* **やること**
1. イテレータの記事で「これをコーディングしてて思ったのだが」で始まる段落を、主な内容を残したまま短い箇条書きにまとめてください。
2. イテレータの記事では、Haskellなら同じ処理を何行で書けるらしいと言っていますか。
3. イテレータの記事の最後の文のあとに、続きを書いてください。

* **記事**
*****

Scheme:イテレータスタイル
算譜の記 にあったちょっとしたテキスト処理。引用すると:
<ID> <keyword1> <keyword2> ... <keywordi> のようなフォーマットのレコード行が複数あるテキストデータ(各行のkeyword の数は可変)を <ID> <keyword1> <ID> <keyword2> ... <ID> <keywordi> のように ID と <keyword> との対を1行とするテキストデータに変換したい
Haskellだと2行でいけるらしい。Schemeではそうはいかない。
(use srfi-13) (port-for-each (lambda (x) (let ((y (string-tokenize x))) (unless (null? y) (for-each (lambda (z) (format #t "~a\t~a\n" (car y) z)) (cdr y))))) read-line)
SRFI-13のstring-tokenizeと、非標準のport-for-each, read-lineを使ってる。
これをコーディングしてて思ったのだが、繰り返し処理って普通、 「これこれの各要素に対してこの処理をする」と考えるのに対し (英語でも "for each element of this collection, do this procedure")、 Schemeのfor-eachやmapは先に処理が来て次に集合が来る。 複数の集合へのmap処理を考えてのことだろう。 (英語ならmapの場合は "map this procedure on (each element of) this collection" とも言えるけど)。
処理をインラインでlambdaで書く場合、どうしても複数行に渡ることが 多く、なんとなく思考の流れとテキストが一致しないんだなあ。
Rubyのイテレータ、集合.each { 処理内容 } のような順序の方が 直感的に書いてくのに良いように思う。特に使い捨てのスクリプトを 書くときなんかは。
但しそれだと複数のコレクションに対するマップ操作は書きにくい。
- 算譜の記 に追記が。object -> method という流れは確かに日本語に似てるかも。
- ところでこの順番はUnixシェルで処理をつなげてゆくのと同じ流れなわけだが、 直接プロンプトにコマンドを直書きするようなシェル言語ではこの順番が 重要なんじゃないかと思う。頭で思った通りに書けて、戻る必要がない。 Schemeなんかは、処理をつなげてゆくときにどうしても行きつ戻りつするから、 エディタじゃないときつい。EmacsみたいにS式単位で行きつ戻りつが できて、かつ式をすぐにインタプリタに送れるようになってないと、 Rapid prototypingのメリットが享受できないんじゃないかと思う。

*****

* **提供データ**
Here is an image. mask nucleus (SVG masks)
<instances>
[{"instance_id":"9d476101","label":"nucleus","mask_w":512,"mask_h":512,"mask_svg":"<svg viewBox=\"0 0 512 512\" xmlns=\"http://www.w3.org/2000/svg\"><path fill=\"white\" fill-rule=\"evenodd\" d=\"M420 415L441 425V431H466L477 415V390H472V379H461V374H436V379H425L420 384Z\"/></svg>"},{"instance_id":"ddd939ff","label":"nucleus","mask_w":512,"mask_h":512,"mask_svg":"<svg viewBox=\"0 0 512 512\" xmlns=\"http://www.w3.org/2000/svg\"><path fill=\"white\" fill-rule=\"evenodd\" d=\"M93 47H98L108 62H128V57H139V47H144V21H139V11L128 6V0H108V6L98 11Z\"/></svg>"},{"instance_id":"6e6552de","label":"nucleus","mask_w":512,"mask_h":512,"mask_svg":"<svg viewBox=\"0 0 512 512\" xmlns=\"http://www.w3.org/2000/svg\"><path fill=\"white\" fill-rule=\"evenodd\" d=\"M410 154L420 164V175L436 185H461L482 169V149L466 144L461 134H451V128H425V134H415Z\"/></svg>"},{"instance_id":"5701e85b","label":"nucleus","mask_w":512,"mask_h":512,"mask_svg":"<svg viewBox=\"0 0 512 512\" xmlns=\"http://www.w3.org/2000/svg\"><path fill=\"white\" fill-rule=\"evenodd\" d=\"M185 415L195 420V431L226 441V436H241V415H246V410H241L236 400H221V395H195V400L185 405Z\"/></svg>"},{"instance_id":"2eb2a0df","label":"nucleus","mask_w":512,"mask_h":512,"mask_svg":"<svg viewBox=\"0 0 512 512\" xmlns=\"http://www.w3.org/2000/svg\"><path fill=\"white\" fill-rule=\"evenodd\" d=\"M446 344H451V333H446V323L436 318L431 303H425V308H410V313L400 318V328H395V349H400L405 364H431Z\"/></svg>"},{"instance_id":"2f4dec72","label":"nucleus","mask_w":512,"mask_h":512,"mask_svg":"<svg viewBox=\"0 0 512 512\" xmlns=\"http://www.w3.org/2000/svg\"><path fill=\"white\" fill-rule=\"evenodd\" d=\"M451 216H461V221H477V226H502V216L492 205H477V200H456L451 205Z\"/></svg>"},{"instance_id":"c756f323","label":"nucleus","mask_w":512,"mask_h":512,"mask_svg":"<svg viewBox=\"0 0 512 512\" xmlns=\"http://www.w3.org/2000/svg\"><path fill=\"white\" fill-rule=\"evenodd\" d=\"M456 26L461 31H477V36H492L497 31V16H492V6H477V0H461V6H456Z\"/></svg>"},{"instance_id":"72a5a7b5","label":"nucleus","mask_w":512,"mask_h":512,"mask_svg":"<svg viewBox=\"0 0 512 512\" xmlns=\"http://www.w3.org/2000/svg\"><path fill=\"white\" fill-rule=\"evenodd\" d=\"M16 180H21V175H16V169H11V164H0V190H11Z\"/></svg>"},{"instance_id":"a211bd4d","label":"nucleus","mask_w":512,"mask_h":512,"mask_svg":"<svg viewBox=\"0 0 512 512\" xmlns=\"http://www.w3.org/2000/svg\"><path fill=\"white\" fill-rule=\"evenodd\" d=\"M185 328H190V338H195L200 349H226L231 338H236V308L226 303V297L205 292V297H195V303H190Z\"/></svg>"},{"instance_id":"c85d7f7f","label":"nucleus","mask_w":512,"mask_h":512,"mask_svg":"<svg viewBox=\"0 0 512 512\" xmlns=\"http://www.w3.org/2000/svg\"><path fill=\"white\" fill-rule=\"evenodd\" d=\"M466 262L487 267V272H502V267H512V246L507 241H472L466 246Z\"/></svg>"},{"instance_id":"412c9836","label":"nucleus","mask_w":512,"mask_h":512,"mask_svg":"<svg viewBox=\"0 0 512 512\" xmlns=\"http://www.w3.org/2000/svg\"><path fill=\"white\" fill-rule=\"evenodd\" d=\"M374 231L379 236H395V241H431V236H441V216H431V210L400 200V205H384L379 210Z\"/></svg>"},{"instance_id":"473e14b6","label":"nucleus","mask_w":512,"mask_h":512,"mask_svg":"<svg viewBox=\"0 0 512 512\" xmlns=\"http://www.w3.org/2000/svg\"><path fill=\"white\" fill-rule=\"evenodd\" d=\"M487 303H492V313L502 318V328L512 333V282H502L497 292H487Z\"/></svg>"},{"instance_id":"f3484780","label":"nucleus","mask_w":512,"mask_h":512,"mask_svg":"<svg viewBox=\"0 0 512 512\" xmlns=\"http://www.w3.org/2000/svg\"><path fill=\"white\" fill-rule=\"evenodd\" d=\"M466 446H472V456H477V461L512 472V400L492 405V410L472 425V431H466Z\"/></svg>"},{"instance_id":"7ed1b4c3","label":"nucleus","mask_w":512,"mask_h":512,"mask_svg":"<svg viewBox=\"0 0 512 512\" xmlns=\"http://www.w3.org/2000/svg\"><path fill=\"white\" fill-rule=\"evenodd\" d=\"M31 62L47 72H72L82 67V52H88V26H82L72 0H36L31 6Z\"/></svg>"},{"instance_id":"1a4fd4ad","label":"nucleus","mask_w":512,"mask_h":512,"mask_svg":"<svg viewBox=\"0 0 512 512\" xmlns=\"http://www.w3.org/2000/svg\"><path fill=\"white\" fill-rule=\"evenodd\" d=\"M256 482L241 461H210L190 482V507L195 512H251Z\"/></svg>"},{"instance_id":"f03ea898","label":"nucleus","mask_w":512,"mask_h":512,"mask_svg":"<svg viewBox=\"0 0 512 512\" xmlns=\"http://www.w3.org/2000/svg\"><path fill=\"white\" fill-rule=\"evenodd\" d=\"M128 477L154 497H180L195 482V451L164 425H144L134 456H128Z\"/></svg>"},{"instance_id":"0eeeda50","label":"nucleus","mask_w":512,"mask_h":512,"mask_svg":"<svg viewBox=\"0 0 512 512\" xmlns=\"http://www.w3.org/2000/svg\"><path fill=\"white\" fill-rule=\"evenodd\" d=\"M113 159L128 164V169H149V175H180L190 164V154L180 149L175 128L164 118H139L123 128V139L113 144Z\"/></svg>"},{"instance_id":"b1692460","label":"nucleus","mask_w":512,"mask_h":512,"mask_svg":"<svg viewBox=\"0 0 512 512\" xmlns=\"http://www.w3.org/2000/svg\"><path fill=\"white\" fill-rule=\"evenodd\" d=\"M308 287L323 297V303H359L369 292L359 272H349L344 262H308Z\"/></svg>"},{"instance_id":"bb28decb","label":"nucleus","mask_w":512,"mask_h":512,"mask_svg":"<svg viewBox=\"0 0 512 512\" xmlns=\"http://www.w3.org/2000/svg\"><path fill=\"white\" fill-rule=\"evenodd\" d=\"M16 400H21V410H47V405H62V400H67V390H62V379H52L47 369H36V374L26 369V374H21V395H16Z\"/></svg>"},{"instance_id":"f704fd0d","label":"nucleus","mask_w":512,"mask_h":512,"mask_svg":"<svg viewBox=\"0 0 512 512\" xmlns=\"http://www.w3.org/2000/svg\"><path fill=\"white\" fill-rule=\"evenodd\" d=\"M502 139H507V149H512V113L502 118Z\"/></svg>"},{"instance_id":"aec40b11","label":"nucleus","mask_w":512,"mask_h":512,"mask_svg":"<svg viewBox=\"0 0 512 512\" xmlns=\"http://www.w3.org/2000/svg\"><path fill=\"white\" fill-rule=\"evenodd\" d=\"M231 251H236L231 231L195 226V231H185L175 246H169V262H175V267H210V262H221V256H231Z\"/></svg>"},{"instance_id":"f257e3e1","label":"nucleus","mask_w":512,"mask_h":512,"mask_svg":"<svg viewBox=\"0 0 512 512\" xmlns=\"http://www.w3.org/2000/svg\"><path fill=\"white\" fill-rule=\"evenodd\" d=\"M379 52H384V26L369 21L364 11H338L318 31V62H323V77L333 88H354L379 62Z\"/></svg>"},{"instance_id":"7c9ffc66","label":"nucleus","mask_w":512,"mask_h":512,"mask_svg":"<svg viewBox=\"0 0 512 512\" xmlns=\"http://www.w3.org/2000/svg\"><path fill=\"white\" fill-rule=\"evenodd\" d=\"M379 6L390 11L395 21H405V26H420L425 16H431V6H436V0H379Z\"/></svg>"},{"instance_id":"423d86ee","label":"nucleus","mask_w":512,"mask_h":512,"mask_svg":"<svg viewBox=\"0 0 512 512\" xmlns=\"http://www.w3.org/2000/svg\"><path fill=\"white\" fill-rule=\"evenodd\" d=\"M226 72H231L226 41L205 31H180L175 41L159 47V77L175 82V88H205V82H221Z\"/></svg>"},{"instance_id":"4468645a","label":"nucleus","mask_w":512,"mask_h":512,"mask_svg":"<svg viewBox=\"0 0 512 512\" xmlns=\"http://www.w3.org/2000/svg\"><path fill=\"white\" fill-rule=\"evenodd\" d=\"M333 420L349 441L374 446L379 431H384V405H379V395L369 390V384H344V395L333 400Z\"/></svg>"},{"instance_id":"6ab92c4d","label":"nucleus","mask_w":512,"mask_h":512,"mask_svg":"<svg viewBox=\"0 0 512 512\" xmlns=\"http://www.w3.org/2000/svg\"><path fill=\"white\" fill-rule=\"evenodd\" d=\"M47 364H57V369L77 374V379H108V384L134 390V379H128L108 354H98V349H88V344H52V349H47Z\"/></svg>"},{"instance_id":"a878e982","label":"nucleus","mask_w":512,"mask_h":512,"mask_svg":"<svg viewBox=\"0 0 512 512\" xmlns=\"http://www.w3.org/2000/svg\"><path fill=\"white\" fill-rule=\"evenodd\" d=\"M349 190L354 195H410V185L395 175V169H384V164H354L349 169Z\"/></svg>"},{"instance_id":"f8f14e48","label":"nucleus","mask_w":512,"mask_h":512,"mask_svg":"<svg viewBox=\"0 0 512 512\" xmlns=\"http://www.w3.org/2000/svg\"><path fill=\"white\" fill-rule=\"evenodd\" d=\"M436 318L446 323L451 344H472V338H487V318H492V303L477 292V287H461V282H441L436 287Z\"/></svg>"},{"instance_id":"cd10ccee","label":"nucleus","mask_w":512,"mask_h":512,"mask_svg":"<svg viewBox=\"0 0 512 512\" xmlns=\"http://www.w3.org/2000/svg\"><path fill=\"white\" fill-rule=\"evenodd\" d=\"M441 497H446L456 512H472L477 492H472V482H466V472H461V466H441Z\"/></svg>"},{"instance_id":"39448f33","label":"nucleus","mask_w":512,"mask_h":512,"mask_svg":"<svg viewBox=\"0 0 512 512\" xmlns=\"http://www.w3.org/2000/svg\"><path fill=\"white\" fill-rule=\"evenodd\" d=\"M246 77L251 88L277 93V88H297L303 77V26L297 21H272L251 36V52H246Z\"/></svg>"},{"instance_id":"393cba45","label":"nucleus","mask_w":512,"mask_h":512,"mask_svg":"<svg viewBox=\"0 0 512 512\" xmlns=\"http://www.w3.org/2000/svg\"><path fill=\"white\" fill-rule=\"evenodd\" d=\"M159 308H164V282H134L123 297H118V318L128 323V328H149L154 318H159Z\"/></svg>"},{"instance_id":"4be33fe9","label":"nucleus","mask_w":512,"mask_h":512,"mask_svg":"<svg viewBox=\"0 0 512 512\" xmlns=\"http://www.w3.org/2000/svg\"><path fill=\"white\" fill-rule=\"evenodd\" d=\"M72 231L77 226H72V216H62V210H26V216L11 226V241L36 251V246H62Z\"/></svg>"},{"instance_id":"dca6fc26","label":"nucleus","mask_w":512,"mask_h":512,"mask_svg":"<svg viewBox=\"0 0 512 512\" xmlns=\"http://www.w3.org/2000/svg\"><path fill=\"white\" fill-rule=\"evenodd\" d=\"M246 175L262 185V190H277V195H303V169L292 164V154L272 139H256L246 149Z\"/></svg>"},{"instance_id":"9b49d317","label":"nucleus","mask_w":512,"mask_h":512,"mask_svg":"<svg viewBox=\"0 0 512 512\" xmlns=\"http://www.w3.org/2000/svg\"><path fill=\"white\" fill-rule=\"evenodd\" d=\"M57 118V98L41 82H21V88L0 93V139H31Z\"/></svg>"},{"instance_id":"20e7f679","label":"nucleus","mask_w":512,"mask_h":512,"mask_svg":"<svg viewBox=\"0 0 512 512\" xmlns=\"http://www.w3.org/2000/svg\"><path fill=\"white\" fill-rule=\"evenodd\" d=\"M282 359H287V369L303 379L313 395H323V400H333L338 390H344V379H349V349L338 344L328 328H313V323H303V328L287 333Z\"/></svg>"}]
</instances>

*****

* **解答**
1.
- 繰り返し処理は普通「これこれの各要素に対してこの処理をする」と考える(英語でも "for each element of this collection, do this procedure")。
- しかしSchemeのfor-eachやmapは、処理が先で集合が後に来る。
- これは複数の集合へのmap処理を考えてのことだろう。
- 英語でもmapなら "map this procedure on (each element of) this collection" とは言える。

2. 2行です。

3.
- S式の括弧を閉じるとカーソルがS式の前にくるような行編集機能が、 ShellやSchemeのインタープリタモードに備わっているといいですね。--nobsun
- vi-modeは、いかかでしょう?(vi-modeの%)--silk_warm_eel
- Lispマシンとかはエディタとシェルが不可分に結び付いて いたんじゃないかと思います。そういう環境ならS式は 自然なインタフェースであったでしょうねえ。私は Lispマシンそのものは見ただけで触ったことがないのですが。--Shiro
- Perl だと 1 行です。--pa
print map { ($id, @keys) = split /\s/; map { "$id $_\n" } @keys } @data;
- Perlは '$_' の存在とオペレータ名が短いのが強みですね。 Gaucheだと頑張ってここまで。やっぱり 'lambda' って長い。--Shiro
(for-each (lambda (l) (for-each (cut print (car l)" "<>) (cdr l))) (port-map (cut string-split <> #/\s+/) read-line))
Arcでは 手続き以外のオブジェクトも適用可能にしようというアイディアがある。 例えばベクタをオペレータの位置に持って来て引数にインデックスを渡して 要素を取り出すとか。
('#(1 2 3) 1) ==> 2 ("abc" 1) ==> #\b (apply "abc" '(2 1 0)) => '(#\c #\b #\a)
Gaucheにもこのアイディアを入れようかと思っていて、具体的には object-applyみたいなメソッドを定義しておくと、そのオブジェクトが applyされたときにそれが呼ばれると。
(define-method object-apply ((obj <vector>) (index <integer>)) (vector-ref obj index))
これで、
(define-method object-apply ((obj <vector>) (mapper <procedure>) (proc <procedure>)) (mapper proc obj))
とかしておいたら、Ruby的なイテレータの書き方もできるかもしれん。
こんにちは。 Backus' FFP systemにある Metacomposition Rule というのをからめると、なにか面白いものができそうな 気がするんですが、具体的なこれだ!というのが思いつきません。 どうでしょう。 --SHIMADA@2002/09/03 20:17:17 PDT
↑FFP system、なるほど、この規則でもって シーケンスというデータが評価可能な式へとliftされるわけですな。 でもシーケンスの最初をオペレータとしてしまっているのは… もともとリストの最初を特別扱いするのはLispでは 組込み機能みたいなもんなんで、あんまり嬉しくないかも。 --Shiro (2002/09/04 02:45:12 PDT)
- そうですね。関数が最初にないといけないならLispでも関数呼び出しフォームそのままですね。うーん残念。--SHIMADA (2002/09/04 20:29:51 PDT)
難しいシステムですねぇ。apply と ':' が区別がよくわからないでいます。--nobsun (2002/09/04 05:00:41 PDT)
(define (seqapply fs x) (map (lambda (f) (f x)) fs)) (define (seqcompose fs x) (fold (lambda (f y) (f y)) x fs))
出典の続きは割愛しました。